SELECTED PASSAGE
· · ·

Stewardship: Christ at the Center

 

I remember back to the time I first started to wonder about what the Bible is really saying and I was particularly bewildered by the part where God speaks to Moses out of the burning bush and tells him to go confront Pharaoh.  Moses said, “Who shall I say sends me?” and God says, “I AM who I AM.  Tell them I AM sends you.”  And I can remember saying to myself, what the heck is that all about?  What’s with this I AM stuff?

 

Later, when we were living near Hartford, a Saintly couple loaned us a series of tapes by an Episcopal priest by the name of Earle Fox.  He explains the pagan worldview which prevailed at the time of Abraham and the Biblical patriarchs.  To the pagans, everything was of the earth.  Living things arose from the materials of the earth, lived their lives, and returned to the earth.  Ashes to Ashes; dust to dust. Furthermore, there was a natural cycle to life:  it arose in the Spring, flourished in the Summer, and died in the Fall.  This was the great Circle of Life, the natural order, within which everything had its being, including the pagan gods themselves.  You may have seen the ancient symbol illustrating this concept, the Ouroboros, the snake with its tail in its mouth, going round and round.

 

Into this world our transcendent God revealed Himself, the God who has His being independent of the created order, who stands outside the Circle.  He is the one who is, the one who can, with authority, claim to be the only I AM.

 

Another of Fox’s insights is everyone has a spiritual life, since everyone has an object of worship they relate to.  In ancient days people set up graven images.  Nowadays we tend to be more sophisticated; we worship things like power or fame, although I suppose there are still a few men out there venerating their automobiles or golf clubs.  But God had a better idea; He said we should have no other gods but Him and we shouldn’t have any idols.  It’s a better idea, because, when we worship something other than God, we get in trouble.

· · ·

THE DATA

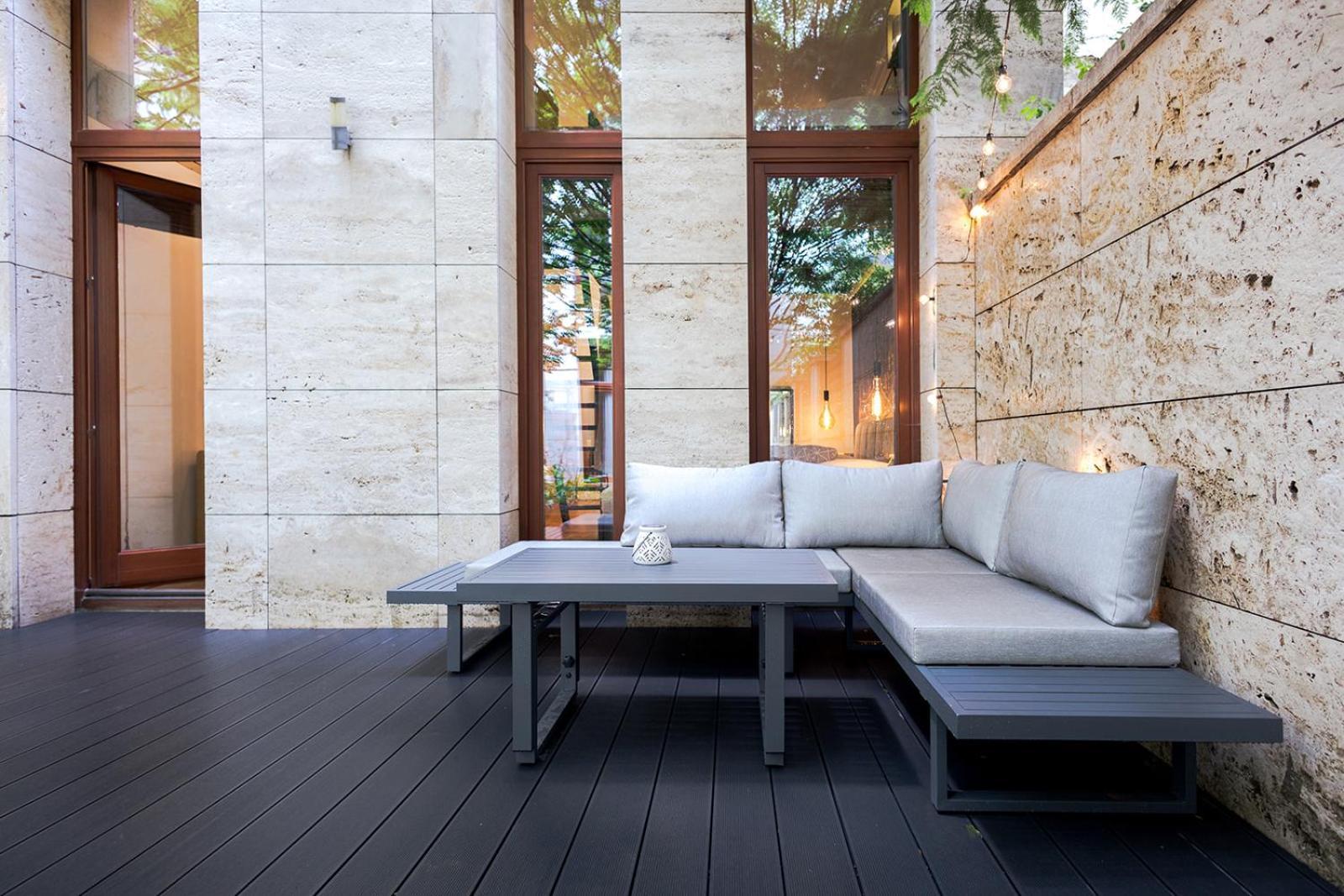 Apartamento Mooki Loft&garden In Sohobudapest Budapest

· · ·

ACTION ITEM
Pick up the stewardship reflection on God as the only I AM and continue it from its final sentence.

FINAL ANSWER
 

When Jesus came along, he affirmed the greatest commandment.  He said, you shall love the Lord your God with all your heart and soul and mind.  But then He upped the ante.

 

In this next scene, I can imagine Jesus and all His disciples sitting around someone’s kitchen table and Jesus asks, what’s the scuttlebutt around town, what are people saying about me?  They reported, you are a prophet of old, like Elijah, or maybe a new prophet, like John the Baptist.  I can imagine too that some of the gossip was less complimentary and said that Jesus was an Elmer Gantry or a Jim Bakker.  Just about the time the disciples were starting to enjoy this little dorm-room-style bull session, Jesus passed out the final exam, “Who do you, not the crowd, but who do you, say I am?”  And Peter got it right, because God slipped him the answer, “You are the Christ, the son of the living God!”

 

In a sense the whole Old Testament is about people trying to understand what it means to have only one, true God, to put Him at the center of their being, and to have a proper spiritual life.  Some got it right, like the Sunday school heroes, or the prophets, or the writers of the Psalms - and many got it wrong, like Pharaoh, or Jezebel, or the rebellious kings.

 

In like manner the New Testament is frequently about people trying to figure out who Jesus is.  Think of the Pharisees, or the woman at the well, or St. Paul on the road to Damascus, or even John the Baptist.  I liked the musical “Jesus Christ Superstar” precisely because, for all its distortions, its characters, even Pilate and Herod, it does ask the important question.  In the title song, Judas Iscariot and the crowd cry out in bewilderment and exasperation, “Jesus Christ Superstar, do you think you are who they say you are?”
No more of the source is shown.